### [SHORT TASK]
Pull out every line of the records below that contains the word "furthest", copying each one in full.

### [EXCERPTED DATA]

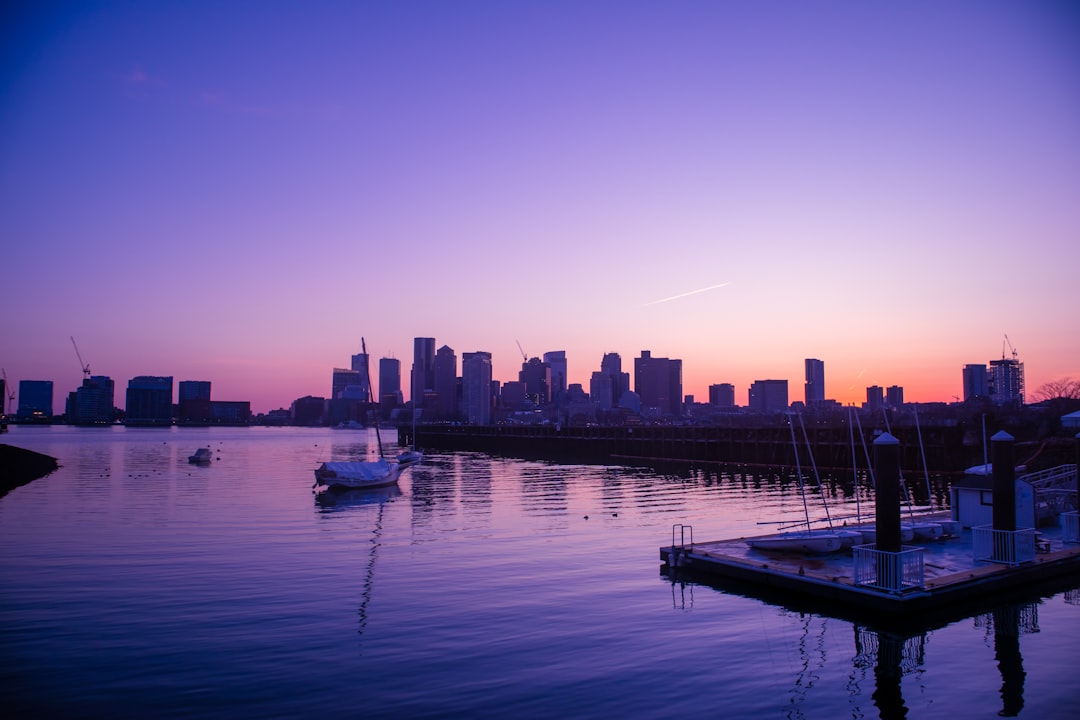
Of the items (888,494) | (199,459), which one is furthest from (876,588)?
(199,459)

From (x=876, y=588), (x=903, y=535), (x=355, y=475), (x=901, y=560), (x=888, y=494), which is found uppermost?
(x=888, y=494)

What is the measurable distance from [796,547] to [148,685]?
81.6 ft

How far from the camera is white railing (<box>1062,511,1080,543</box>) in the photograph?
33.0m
...
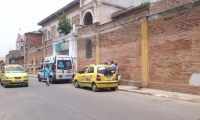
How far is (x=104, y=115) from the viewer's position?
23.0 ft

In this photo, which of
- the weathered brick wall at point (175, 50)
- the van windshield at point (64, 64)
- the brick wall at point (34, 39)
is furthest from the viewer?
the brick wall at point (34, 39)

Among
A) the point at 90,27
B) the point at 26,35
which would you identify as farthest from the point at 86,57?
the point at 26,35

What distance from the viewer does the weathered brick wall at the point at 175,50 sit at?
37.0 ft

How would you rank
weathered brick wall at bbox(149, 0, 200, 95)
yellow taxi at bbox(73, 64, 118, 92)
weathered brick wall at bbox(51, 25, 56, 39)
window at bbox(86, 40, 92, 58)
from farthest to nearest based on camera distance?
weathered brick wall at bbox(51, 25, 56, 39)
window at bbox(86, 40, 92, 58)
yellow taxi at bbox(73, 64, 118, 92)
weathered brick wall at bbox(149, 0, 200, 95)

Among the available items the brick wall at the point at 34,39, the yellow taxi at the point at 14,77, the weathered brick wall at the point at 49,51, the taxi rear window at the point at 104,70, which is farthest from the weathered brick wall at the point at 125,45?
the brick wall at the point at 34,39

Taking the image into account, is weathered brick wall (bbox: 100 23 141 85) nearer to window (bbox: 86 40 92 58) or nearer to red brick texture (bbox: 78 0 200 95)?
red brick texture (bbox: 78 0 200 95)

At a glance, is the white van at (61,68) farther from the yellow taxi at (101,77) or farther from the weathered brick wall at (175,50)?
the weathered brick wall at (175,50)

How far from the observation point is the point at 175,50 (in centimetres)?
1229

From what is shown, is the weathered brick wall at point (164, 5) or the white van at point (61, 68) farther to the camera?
---
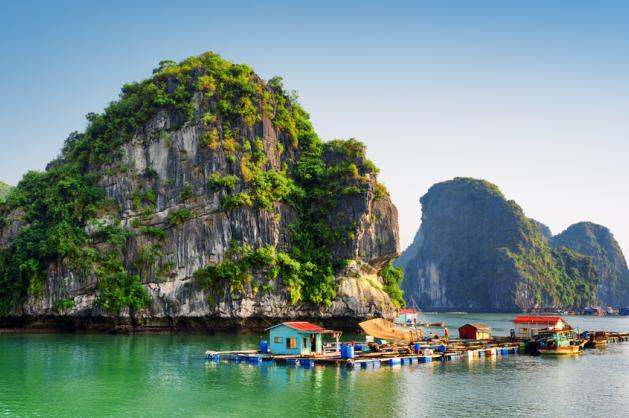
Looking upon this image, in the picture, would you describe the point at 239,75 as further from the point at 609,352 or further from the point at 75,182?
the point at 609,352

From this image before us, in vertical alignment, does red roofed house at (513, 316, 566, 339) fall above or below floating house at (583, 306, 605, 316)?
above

### [EXERCISE RESPONSE]
Of the items (888,494) | (199,459), which one is furthest from (876,588)?
is furthest from the viewer?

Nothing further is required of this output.